What is needed — In the records below, find the line containing "common name: eland" and the line containing "Q: Label granularity?"; please repeat exactly the lines from one to the other, both included, and nothing more.
=== Input for this task ===
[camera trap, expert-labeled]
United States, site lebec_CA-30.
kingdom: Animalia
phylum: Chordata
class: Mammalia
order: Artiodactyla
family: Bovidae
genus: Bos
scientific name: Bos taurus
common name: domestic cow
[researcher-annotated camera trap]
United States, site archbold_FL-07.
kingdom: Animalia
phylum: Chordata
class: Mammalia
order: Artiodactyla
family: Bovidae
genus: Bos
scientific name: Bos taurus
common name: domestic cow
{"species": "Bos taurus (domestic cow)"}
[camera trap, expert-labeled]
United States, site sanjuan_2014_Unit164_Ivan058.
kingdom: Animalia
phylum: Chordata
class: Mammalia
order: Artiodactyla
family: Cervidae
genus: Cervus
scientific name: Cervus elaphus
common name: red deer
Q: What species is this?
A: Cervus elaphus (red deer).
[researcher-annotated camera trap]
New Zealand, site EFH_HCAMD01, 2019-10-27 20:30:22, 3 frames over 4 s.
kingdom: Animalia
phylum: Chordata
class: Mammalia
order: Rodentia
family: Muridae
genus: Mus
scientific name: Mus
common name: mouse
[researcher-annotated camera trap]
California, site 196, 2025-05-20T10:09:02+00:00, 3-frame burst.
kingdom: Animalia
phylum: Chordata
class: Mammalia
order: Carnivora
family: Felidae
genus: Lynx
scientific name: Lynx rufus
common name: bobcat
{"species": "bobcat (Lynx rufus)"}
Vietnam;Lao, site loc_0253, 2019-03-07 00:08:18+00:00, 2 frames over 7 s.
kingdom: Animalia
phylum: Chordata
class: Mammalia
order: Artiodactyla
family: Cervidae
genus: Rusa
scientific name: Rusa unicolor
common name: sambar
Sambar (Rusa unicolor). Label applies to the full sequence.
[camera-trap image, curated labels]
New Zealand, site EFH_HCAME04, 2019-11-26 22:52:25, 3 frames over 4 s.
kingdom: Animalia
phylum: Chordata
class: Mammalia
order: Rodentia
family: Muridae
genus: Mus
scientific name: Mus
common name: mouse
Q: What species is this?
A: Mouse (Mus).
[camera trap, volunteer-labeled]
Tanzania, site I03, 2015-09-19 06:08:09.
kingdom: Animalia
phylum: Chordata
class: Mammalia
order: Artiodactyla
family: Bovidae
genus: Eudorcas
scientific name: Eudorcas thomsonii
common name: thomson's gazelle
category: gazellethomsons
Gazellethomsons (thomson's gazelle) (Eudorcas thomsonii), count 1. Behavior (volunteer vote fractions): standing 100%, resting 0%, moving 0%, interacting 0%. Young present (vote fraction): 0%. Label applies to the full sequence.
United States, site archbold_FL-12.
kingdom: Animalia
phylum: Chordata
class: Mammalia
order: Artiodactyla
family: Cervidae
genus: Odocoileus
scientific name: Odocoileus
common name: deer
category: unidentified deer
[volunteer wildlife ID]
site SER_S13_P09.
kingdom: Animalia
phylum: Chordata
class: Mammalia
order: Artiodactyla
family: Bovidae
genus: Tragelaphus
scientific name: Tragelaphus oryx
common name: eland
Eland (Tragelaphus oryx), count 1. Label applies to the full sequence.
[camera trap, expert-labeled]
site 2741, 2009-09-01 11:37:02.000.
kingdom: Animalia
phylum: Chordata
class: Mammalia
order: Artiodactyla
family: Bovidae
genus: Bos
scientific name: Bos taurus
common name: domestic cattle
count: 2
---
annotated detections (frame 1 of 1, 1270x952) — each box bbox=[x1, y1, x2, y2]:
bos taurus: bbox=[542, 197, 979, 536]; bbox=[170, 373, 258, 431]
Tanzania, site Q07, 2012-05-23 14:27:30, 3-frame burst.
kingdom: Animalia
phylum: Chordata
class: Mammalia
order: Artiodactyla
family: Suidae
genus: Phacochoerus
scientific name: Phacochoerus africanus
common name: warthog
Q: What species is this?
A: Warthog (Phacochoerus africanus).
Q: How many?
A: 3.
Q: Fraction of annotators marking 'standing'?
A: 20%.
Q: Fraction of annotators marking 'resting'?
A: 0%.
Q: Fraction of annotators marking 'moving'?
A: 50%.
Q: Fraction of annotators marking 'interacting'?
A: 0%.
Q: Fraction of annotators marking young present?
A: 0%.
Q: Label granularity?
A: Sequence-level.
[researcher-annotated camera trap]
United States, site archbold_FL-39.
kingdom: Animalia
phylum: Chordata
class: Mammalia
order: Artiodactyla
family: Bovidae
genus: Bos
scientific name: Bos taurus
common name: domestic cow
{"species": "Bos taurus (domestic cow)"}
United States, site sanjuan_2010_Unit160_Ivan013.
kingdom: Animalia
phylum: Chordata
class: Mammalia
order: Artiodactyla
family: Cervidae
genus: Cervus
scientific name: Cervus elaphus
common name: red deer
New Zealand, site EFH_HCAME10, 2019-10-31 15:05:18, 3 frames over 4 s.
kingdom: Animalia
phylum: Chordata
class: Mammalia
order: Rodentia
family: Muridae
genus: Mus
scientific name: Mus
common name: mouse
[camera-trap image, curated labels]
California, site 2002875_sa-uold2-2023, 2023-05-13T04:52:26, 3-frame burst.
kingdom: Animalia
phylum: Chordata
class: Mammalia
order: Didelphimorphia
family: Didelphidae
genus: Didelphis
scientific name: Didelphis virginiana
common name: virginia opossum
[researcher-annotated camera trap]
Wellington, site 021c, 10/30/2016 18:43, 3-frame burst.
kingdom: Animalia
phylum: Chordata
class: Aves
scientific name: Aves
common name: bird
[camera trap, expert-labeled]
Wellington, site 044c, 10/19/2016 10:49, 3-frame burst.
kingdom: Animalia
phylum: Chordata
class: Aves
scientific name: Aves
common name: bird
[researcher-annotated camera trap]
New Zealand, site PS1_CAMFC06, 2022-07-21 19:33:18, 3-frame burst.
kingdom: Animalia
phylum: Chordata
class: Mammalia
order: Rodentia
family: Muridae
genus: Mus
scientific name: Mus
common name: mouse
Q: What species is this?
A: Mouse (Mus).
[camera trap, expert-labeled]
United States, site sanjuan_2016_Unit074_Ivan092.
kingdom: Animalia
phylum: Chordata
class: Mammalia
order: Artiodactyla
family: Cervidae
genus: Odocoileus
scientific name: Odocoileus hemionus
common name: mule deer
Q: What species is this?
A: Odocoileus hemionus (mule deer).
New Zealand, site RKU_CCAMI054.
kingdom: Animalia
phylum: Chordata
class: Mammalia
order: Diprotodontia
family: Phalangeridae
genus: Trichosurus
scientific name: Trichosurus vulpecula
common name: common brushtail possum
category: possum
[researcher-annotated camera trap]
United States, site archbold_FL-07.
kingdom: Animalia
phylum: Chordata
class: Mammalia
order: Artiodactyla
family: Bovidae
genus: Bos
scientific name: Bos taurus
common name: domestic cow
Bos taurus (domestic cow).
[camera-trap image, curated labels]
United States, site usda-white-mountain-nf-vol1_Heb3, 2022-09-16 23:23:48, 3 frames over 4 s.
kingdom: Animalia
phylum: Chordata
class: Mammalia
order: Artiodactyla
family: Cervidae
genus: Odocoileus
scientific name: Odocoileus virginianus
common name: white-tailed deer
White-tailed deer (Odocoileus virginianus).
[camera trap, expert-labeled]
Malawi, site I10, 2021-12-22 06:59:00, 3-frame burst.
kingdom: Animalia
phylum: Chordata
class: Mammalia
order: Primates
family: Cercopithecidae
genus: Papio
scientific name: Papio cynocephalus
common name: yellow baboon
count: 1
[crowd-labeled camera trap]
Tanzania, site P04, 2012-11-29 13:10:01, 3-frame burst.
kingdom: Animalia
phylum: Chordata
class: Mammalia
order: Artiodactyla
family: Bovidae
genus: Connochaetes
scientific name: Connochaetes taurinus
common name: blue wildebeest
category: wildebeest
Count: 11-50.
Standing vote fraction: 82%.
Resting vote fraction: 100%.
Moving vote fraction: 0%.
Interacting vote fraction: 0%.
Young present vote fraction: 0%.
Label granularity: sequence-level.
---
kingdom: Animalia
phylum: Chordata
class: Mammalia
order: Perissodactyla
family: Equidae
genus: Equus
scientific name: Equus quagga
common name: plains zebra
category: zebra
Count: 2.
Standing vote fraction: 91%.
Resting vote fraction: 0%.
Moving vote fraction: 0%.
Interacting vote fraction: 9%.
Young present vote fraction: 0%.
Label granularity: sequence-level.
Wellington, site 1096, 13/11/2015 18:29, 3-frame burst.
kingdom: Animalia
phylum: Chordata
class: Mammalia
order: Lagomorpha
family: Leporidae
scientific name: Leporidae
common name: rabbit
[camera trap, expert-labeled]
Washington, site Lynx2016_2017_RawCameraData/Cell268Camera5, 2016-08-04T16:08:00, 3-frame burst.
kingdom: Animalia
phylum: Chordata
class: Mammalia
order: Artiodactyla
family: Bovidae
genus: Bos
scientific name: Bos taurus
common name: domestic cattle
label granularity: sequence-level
===
Response box —
common name: eland
Eland (Tragelaphus oryx), count 1. Label applies to the full sequence.
[camera trap, expert-labeled]
site 2741, 2009-09-01 11:37:02.000.
kingdom: Animalia
phylum: Chordata
class: Mammalia
order: Artiodactyla
family: Bovidae
genus: Bos
scientific name: Bos taurus
common name: domestic cattle
count: 2
---
annotated detections (frame 1 of 1, 1270x952) — each box bbox=[x1, y1, x2, y2]:
bos taurus: bbox=[542, 197, 979, 536]; bbox=[170, 373, 258, 431]
Tanzania, site Q07, 2012-05-23 14:27:30, 3-frame burst.
kingdom: Animalia
phylum: Chordata
class: Mammalia
order: Artiodactyla
family: Suidae
genus: Phacochoerus
scientific name: Phacochoerus africanus
common name: warthog
Q: What species is this?
A: Warthog (Phacochoerus africanus).
Q: How many?
A: 3.
Q: Fraction of annotators marking 'standing'?
A: 20%.
Q: Fraction of annotators marking 'resting'?
A: 0%.
Q: Fraction of annotators marking 'moving'?
A: 50%.
Q: Fraction of annotators marking 'interacting'?
A: 0%.
Q: Fraction of annotators marking young present?
A: 0%.
Q: Label granularity?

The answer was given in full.